Required task | Can you copy out, character for character, the stretch from the very first line through the line containing "402H360V393H355V383L342 370H309L296 383V393H291L296", with both of those lines included?

Saved entries:
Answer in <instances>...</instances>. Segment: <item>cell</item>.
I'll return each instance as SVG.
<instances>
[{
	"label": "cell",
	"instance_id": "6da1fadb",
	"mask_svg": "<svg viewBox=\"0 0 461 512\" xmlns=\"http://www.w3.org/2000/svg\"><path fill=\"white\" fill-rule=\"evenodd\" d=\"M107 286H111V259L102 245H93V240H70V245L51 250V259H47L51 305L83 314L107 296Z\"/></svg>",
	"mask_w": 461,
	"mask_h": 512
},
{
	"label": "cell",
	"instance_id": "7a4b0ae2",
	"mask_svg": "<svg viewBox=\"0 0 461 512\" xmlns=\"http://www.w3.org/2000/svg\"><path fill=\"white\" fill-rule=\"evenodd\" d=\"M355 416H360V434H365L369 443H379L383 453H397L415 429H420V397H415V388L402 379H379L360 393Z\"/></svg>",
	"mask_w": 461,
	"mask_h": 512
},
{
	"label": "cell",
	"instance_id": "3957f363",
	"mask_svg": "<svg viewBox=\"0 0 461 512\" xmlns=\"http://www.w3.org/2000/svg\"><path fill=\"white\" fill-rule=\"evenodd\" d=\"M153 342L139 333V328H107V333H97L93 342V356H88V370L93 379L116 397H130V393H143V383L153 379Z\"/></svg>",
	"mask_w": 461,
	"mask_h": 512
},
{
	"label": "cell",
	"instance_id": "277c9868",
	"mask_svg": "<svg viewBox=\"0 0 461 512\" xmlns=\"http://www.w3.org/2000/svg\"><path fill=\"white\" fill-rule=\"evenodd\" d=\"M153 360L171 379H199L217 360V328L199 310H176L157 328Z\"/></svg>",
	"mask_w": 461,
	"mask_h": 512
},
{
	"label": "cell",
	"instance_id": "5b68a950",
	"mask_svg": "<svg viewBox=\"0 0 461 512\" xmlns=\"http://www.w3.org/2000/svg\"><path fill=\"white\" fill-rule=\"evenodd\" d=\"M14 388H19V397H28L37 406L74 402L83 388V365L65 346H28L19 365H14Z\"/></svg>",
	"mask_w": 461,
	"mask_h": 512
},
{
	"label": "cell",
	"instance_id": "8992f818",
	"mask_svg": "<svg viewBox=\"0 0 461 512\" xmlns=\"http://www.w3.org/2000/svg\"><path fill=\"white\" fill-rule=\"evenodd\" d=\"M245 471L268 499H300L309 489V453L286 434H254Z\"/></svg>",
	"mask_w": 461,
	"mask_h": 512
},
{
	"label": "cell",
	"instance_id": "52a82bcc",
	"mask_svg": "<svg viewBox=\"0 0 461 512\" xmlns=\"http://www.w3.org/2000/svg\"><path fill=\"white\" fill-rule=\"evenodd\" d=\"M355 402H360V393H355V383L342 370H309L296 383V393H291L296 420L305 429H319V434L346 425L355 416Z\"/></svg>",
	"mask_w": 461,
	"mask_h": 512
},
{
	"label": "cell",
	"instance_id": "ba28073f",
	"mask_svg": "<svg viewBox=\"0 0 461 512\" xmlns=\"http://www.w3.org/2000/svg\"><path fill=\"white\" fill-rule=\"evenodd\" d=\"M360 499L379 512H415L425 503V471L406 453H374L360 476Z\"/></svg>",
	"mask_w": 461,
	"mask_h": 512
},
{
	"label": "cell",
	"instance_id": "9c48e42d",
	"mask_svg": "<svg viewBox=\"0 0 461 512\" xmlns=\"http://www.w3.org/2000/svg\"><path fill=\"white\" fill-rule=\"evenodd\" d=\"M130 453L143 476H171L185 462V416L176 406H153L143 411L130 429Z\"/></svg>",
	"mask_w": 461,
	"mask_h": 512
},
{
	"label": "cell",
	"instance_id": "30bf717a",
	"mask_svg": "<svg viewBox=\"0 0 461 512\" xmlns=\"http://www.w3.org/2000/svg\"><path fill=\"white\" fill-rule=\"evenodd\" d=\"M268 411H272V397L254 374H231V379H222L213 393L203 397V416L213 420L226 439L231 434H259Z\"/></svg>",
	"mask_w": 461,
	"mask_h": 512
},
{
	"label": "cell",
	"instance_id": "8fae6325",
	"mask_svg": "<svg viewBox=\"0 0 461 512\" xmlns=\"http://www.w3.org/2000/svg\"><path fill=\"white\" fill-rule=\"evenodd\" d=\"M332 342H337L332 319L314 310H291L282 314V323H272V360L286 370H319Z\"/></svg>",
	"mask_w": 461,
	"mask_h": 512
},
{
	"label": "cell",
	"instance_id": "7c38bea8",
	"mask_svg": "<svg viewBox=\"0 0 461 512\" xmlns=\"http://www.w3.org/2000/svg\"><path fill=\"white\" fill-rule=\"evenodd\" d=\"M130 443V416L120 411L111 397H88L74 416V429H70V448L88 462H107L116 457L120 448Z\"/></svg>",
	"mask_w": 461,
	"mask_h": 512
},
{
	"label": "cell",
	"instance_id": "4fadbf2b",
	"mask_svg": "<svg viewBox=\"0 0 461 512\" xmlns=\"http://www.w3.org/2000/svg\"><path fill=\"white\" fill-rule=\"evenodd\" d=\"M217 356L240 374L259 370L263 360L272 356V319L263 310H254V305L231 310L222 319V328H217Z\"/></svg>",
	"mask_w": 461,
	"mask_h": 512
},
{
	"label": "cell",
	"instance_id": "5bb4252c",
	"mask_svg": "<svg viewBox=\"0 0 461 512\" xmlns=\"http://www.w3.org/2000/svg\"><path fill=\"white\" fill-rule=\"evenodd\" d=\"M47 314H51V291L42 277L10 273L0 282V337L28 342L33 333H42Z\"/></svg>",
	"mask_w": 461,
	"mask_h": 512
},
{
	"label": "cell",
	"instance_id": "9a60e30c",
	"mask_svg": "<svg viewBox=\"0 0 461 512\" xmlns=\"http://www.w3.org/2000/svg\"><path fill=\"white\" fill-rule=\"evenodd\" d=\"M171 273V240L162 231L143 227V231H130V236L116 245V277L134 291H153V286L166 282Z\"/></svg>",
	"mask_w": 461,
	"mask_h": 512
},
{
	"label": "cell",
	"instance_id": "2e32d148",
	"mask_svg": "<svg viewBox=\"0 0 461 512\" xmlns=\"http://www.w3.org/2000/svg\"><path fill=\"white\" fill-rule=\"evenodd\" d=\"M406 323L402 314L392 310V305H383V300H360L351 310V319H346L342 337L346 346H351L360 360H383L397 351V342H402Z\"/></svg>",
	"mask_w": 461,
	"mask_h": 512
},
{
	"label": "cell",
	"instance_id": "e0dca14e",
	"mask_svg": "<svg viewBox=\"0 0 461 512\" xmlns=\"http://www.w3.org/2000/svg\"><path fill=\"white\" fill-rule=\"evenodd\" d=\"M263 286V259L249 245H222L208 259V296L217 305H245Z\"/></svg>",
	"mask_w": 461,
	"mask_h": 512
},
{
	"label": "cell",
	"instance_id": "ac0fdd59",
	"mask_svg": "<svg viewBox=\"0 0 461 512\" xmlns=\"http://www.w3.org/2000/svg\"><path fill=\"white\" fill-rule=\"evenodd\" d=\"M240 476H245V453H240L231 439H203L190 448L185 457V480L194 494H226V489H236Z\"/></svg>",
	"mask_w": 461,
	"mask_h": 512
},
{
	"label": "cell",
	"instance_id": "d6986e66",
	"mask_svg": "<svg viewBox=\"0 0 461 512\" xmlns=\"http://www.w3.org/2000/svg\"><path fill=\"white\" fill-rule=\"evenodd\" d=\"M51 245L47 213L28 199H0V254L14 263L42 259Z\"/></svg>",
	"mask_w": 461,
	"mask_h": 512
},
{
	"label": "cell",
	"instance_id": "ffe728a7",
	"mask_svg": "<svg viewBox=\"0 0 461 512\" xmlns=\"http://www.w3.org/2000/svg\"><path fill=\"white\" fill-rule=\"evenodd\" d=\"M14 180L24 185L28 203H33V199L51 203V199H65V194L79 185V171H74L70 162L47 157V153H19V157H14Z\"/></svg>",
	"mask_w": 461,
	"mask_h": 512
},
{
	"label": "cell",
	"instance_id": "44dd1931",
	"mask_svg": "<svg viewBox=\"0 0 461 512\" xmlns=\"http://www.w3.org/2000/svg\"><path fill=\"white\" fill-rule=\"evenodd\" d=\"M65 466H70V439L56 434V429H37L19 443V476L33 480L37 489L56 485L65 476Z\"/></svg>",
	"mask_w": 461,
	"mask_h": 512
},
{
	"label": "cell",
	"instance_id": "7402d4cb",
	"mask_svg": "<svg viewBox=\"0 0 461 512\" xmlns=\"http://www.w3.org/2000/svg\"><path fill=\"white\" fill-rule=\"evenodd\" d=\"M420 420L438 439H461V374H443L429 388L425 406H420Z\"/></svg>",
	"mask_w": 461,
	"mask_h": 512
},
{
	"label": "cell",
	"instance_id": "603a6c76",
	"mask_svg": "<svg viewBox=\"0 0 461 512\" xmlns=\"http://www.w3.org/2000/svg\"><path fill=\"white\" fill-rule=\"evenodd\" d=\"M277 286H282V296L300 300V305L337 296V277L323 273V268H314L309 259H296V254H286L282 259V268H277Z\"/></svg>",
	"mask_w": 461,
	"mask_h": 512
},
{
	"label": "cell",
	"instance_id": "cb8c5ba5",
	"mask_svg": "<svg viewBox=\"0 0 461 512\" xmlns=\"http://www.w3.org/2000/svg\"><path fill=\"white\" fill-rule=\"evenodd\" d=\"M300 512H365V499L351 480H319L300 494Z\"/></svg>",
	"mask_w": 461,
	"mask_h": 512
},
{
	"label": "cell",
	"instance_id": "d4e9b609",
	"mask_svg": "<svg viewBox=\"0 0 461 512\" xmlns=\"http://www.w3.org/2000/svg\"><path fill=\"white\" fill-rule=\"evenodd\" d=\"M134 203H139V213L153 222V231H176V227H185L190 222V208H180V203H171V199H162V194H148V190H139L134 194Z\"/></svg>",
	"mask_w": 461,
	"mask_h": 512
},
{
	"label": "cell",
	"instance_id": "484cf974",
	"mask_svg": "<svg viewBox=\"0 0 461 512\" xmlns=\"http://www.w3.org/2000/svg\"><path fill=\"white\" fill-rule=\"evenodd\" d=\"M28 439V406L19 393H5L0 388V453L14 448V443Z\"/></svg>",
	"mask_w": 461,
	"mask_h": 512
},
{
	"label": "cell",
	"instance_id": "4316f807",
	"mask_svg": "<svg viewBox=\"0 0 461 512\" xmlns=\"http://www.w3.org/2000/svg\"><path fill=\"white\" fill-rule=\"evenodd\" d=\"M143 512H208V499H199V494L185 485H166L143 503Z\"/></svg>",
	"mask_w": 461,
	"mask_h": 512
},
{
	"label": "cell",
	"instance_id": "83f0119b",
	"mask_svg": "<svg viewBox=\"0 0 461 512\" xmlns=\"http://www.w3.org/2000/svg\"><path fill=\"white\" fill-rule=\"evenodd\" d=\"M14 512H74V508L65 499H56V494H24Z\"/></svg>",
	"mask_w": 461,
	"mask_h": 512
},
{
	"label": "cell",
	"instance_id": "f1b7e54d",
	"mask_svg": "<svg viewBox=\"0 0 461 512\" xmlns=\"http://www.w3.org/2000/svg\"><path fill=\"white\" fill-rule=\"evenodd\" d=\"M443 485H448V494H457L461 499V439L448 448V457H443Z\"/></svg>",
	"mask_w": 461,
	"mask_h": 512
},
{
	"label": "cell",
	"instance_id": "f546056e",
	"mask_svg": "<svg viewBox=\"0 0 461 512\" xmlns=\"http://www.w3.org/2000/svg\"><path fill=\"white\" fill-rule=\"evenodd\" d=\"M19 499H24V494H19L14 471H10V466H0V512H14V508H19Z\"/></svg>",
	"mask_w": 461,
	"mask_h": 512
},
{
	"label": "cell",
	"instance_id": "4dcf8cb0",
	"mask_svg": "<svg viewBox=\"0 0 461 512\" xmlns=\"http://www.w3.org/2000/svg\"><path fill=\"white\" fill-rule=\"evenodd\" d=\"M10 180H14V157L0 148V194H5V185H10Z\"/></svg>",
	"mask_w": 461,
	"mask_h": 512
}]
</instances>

Result |
Answer in <instances>...</instances>. Segment: <item>cell</item>.
I'll return each instance as SVG.
<instances>
[{
	"label": "cell",
	"instance_id": "6da1fadb",
	"mask_svg": "<svg viewBox=\"0 0 461 512\" xmlns=\"http://www.w3.org/2000/svg\"><path fill=\"white\" fill-rule=\"evenodd\" d=\"M107 286H111V259L102 245H93V240H70V245L51 250V259H47L51 305L83 314L107 296Z\"/></svg>",
	"mask_w": 461,
	"mask_h": 512
},
{
	"label": "cell",
	"instance_id": "7a4b0ae2",
	"mask_svg": "<svg viewBox=\"0 0 461 512\" xmlns=\"http://www.w3.org/2000/svg\"><path fill=\"white\" fill-rule=\"evenodd\" d=\"M355 416H360V434H365L369 443H379L383 453H397L415 429H420V397H415V388L402 379H379L360 393Z\"/></svg>",
	"mask_w": 461,
	"mask_h": 512
},
{
	"label": "cell",
	"instance_id": "3957f363",
	"mask_svg": "<svg viewBox=\"0 0 461 512\" xmlns=\"http://www.w3.org/2000/svg\"><path fill=\"white\" fill-rule=\"evenodd\" d=\"M153 342L139 333V328H107V333H97L93 342V356H88V370L93 379L116 397H130V393H143V383L153 379Z\"/></svg>",
	"mask_w": 461,
	"mask_h": 512
},
{
	"label": "cell",
	"instance_id": "277c9868",
	"mask_svg": "<svg viewBox=\"0 0 461 512\" xmlns=\"http://www.w3.org/2000/svg\"><path fill=\"white\" fill-rule=\"evenodd\" d=\"M153 360L171 379H199L217 360V328L199 310H176L157 328Z\"/></svg>",
	"mask_w": 461,
	"mask_h": 512
},
{
	"label": "cell",
	"instance_id": "5b68a950",
	"mask_svg": "<svg viewBox=\"0 0 461 512\" xmlns=\"http://www.w3.org/2000/svg\"><path fill=\"white\" fill-rule=\"evenodd\" d=\"M14 388H19V397H28L37 406L74 402L83 388V365L65 346H28L19 365H14Z\"/></svg>",
	"mask_w": 461,
	"mask_h": 512
},
{
	"label": "cell",
	"instance_id": "8992f818",
	"mask_svg": "<svg viewBox=\"0 0 461 512\" xmlns=\"http://www.w3.org/2000/svg\"><path fill=\"white\" fill-rule=\"evenodd\" d=\"M245 471L268 499H300L309 489V453L286 434H254Z\"/></svg>",
	"mask_w": 461,
	"mask_h": 512
},
{
	"label": "cell",
	"instance_id": "52a82bcc",
	"mask_svg": "<svg viewBox=\"0 0 461 512\" xmlns=\"http://www.w3.org/2000/svg\"><path fill=\"white\" fill-rule=\"evenodd\" d=\"M355 402H360V393H355V383L342 370H309L296 383V393H291L296 420L305 429H319V434L346 425L355 416Z\"/></svg>",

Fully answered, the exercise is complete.